------ DATASET

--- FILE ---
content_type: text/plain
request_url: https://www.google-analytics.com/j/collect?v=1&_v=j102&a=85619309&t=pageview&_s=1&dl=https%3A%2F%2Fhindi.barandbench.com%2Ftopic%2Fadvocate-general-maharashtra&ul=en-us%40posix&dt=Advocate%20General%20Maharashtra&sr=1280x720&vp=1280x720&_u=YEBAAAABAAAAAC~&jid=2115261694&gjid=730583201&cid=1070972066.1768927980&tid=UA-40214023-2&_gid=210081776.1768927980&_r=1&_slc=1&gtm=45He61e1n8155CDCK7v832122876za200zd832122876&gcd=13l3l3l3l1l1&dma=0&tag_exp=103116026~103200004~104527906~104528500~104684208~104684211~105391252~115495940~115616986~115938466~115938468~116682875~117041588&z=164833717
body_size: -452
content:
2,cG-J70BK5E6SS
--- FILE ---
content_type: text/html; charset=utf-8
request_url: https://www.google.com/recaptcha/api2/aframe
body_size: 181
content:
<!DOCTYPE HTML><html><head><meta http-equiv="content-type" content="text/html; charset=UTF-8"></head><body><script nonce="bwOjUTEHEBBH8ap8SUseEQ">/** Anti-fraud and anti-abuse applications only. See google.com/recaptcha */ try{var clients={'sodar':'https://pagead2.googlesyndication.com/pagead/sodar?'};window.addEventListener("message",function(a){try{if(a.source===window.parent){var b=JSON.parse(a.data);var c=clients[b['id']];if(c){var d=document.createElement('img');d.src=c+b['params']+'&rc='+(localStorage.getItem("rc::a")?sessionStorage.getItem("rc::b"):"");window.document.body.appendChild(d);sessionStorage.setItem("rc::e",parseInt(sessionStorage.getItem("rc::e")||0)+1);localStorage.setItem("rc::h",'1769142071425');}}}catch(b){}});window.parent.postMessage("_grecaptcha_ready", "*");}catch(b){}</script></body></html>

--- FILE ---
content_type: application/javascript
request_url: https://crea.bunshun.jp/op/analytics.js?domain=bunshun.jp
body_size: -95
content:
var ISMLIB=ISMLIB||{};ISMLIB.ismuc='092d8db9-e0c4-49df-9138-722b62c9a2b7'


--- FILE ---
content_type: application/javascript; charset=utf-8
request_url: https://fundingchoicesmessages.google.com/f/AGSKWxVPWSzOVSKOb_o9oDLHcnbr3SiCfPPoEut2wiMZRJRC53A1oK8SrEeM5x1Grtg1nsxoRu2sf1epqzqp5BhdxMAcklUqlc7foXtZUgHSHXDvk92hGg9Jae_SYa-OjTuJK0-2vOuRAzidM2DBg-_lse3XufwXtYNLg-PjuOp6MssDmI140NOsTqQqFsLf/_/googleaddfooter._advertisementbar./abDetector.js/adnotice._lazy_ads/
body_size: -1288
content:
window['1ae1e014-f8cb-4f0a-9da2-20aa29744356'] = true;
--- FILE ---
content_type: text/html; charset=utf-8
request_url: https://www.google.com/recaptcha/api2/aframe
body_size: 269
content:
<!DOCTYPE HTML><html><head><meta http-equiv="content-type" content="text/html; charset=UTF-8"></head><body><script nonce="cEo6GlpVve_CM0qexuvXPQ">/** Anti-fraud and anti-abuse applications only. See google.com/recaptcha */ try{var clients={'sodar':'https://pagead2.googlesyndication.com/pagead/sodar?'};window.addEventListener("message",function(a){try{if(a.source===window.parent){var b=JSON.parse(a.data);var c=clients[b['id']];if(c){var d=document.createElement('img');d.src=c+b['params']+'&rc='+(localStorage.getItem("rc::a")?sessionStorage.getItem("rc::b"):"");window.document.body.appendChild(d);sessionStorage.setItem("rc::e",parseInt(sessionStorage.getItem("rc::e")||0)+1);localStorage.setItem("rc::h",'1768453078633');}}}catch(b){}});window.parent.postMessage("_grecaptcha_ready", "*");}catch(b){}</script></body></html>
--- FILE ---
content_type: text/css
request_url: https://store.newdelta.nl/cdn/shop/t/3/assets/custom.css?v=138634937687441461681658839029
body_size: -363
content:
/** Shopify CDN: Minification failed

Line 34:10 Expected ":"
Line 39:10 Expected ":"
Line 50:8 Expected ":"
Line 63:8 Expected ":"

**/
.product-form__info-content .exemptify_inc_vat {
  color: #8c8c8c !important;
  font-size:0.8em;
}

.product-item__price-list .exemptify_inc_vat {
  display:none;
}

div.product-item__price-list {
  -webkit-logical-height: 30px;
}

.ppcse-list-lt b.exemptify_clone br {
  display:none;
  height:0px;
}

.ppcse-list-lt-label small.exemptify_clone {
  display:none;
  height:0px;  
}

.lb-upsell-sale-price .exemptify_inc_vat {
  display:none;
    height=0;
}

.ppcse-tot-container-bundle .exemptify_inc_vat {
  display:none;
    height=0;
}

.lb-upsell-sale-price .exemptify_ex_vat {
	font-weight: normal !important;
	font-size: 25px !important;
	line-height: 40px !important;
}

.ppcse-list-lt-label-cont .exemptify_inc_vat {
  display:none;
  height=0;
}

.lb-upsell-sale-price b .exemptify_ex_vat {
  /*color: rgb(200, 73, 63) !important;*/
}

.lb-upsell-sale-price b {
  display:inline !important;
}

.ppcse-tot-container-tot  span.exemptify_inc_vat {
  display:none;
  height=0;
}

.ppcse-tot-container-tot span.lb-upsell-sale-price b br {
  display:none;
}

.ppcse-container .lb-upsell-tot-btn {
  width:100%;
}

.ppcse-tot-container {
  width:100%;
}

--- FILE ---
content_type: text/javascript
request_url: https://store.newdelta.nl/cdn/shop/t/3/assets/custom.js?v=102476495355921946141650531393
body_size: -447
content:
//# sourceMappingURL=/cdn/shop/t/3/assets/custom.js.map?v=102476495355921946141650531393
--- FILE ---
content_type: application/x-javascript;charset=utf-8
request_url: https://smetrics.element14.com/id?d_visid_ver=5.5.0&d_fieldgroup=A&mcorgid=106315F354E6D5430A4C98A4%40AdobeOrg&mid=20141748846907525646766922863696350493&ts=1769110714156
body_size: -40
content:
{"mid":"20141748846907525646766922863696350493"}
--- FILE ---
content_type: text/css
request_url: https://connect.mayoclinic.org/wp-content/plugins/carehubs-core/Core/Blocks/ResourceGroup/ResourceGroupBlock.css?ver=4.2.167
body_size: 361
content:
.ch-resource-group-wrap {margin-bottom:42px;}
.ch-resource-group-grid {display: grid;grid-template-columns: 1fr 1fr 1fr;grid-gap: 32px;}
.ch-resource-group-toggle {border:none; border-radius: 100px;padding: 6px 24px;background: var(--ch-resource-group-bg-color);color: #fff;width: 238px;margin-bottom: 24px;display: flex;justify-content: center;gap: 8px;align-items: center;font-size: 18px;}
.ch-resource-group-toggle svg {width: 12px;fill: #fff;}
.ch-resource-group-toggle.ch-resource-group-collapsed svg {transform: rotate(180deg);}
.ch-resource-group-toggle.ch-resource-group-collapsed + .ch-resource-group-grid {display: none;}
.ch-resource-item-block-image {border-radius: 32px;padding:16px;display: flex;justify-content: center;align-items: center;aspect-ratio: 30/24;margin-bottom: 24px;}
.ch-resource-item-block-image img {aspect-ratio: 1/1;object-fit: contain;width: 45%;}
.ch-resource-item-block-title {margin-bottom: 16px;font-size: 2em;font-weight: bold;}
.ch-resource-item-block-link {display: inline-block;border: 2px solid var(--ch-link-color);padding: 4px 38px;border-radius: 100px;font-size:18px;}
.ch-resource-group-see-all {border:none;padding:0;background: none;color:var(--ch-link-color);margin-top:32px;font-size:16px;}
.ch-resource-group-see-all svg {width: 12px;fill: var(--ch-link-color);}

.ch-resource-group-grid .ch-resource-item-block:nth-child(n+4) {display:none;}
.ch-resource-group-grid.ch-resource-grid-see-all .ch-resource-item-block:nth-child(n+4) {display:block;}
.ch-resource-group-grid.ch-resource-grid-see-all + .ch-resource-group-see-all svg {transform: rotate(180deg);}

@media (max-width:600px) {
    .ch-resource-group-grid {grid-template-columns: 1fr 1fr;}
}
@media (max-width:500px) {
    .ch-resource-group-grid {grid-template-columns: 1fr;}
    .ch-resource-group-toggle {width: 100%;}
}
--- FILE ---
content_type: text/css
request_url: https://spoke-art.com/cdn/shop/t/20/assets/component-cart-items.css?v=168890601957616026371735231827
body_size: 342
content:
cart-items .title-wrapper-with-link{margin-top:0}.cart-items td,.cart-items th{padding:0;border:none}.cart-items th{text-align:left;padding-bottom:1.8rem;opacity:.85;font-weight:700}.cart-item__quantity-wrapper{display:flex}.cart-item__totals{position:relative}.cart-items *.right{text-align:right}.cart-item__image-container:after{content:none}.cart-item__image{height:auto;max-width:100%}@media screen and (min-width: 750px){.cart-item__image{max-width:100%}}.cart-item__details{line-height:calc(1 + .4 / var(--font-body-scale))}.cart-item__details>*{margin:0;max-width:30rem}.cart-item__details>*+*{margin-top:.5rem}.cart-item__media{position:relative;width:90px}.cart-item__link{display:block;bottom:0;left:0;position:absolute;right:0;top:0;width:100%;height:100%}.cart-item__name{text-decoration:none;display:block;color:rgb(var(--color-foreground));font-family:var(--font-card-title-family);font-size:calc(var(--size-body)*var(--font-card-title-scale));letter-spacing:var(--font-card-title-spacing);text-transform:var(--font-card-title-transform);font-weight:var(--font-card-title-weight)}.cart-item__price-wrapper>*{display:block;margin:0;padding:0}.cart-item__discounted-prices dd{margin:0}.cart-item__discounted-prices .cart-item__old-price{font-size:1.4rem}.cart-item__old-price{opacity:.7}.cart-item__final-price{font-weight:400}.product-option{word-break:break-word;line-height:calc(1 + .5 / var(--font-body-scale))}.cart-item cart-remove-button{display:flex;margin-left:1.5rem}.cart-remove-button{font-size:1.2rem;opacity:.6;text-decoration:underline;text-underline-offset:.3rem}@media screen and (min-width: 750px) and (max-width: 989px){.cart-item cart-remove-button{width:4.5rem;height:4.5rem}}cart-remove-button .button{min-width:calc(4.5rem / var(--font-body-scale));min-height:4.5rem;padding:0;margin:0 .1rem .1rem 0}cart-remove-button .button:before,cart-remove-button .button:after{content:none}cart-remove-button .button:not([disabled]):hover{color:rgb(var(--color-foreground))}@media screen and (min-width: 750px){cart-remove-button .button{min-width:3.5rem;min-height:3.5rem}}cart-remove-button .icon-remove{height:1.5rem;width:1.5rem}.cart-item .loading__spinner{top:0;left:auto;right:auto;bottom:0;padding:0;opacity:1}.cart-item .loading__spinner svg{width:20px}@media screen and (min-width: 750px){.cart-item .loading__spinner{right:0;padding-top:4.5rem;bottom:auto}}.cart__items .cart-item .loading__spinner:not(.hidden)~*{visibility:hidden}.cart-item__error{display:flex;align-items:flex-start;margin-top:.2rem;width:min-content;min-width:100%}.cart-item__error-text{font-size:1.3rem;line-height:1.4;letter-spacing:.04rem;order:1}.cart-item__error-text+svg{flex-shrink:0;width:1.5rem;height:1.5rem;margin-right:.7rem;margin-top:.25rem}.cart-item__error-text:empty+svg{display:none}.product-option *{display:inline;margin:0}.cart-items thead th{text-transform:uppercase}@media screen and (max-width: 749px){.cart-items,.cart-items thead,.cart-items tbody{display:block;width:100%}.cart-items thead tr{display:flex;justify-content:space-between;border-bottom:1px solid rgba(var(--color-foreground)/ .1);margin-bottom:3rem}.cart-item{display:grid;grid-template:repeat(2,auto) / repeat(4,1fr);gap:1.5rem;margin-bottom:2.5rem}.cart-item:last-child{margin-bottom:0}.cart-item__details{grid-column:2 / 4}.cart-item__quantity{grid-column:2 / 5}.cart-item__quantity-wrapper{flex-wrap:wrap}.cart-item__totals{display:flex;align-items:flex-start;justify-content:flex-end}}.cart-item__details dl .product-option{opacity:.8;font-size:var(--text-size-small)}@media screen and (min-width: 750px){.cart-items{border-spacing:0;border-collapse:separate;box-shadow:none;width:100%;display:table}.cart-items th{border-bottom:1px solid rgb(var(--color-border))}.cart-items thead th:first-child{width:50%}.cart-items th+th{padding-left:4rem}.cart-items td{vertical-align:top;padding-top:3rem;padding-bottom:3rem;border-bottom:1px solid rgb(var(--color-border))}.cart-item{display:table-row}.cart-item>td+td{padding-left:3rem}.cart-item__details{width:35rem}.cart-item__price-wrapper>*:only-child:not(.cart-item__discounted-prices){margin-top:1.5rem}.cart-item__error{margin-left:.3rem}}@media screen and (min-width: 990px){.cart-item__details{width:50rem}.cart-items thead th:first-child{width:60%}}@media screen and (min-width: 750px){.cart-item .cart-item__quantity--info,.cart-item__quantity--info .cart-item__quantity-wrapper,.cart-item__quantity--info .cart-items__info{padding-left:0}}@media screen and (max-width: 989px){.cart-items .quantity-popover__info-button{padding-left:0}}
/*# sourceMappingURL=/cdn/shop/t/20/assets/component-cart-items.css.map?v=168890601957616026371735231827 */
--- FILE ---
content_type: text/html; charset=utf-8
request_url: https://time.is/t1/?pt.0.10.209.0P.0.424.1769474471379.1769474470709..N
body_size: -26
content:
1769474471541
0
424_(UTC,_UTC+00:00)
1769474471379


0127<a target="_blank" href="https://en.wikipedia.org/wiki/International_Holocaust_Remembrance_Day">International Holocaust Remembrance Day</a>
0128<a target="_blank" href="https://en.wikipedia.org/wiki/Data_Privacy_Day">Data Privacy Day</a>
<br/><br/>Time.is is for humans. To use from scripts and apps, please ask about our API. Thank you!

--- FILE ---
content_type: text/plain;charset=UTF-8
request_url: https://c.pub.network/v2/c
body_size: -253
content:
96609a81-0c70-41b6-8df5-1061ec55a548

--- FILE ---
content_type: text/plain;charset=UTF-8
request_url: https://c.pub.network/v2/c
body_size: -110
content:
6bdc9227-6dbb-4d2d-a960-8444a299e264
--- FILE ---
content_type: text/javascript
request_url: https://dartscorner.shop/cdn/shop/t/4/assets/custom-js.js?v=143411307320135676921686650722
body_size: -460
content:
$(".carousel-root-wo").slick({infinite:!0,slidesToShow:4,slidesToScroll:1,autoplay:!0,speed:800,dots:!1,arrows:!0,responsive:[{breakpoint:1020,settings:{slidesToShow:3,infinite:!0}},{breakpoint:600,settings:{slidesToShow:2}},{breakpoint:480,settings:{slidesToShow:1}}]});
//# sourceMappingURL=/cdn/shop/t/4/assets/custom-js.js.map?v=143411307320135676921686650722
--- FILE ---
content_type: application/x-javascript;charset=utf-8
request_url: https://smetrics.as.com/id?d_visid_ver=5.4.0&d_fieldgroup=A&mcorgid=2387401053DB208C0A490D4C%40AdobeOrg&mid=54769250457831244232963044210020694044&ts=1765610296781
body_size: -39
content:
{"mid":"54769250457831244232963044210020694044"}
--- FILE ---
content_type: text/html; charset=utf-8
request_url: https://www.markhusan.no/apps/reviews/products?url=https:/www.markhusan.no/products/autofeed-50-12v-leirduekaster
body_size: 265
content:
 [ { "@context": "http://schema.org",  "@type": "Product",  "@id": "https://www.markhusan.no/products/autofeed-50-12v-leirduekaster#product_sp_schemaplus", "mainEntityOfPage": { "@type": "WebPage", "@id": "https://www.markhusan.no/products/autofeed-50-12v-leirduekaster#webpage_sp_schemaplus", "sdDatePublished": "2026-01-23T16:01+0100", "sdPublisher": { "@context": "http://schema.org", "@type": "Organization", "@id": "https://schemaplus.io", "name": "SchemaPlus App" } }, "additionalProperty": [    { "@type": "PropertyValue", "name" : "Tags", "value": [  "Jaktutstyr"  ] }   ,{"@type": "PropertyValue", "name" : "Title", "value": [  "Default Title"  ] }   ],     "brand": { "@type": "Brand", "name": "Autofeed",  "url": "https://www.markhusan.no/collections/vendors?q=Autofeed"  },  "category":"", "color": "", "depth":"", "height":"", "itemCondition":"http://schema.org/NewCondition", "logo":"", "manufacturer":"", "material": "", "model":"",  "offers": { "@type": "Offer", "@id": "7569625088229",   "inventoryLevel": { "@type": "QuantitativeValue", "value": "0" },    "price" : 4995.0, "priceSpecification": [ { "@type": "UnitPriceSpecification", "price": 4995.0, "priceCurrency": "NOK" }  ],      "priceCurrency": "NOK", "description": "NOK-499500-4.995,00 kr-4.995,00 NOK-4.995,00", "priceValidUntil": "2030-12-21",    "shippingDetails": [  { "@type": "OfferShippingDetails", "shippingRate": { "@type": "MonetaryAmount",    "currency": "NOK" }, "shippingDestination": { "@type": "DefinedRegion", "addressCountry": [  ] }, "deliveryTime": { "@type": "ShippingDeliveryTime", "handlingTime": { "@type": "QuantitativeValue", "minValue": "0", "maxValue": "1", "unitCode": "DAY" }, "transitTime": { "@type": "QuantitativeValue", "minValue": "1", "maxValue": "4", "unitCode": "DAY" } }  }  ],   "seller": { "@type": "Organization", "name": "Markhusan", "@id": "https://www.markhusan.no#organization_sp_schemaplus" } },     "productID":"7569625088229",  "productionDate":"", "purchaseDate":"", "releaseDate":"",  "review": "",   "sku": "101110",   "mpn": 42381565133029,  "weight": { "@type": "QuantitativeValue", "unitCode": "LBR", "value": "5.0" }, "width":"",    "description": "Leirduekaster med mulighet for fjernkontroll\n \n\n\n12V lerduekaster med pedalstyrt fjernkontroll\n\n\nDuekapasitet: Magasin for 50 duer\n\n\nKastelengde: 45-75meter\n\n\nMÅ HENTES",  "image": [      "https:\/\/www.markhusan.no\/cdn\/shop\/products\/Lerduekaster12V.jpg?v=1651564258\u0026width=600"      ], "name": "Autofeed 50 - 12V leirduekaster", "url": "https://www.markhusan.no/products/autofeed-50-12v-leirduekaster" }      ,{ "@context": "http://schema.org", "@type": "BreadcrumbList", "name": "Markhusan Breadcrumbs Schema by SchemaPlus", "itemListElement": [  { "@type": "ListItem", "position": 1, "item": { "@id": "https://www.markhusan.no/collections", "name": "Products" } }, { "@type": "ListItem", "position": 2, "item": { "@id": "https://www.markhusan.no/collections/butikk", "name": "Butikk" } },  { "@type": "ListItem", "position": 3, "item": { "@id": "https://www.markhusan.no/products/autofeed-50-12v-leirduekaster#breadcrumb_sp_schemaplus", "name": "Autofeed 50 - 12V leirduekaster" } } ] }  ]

------------

*WHAT IS REQUIRED*. Search the data for "upsell" and list every line in which it occurs.

*RESULT OF THIS TASK*.
.lb-upsell-sale-price .exemptify_inc_vat {
.lb-upsell-sale-price .exemptify_ex_vat {
.lb-upsell-sale-price b .exemptify_ex_vat {
.lb-upsell-sale-price b {
.ppcse-tot-container-tot span.lb-upsell-sale-price b br {
.ppcse-container .lb-upsell-tot-btn {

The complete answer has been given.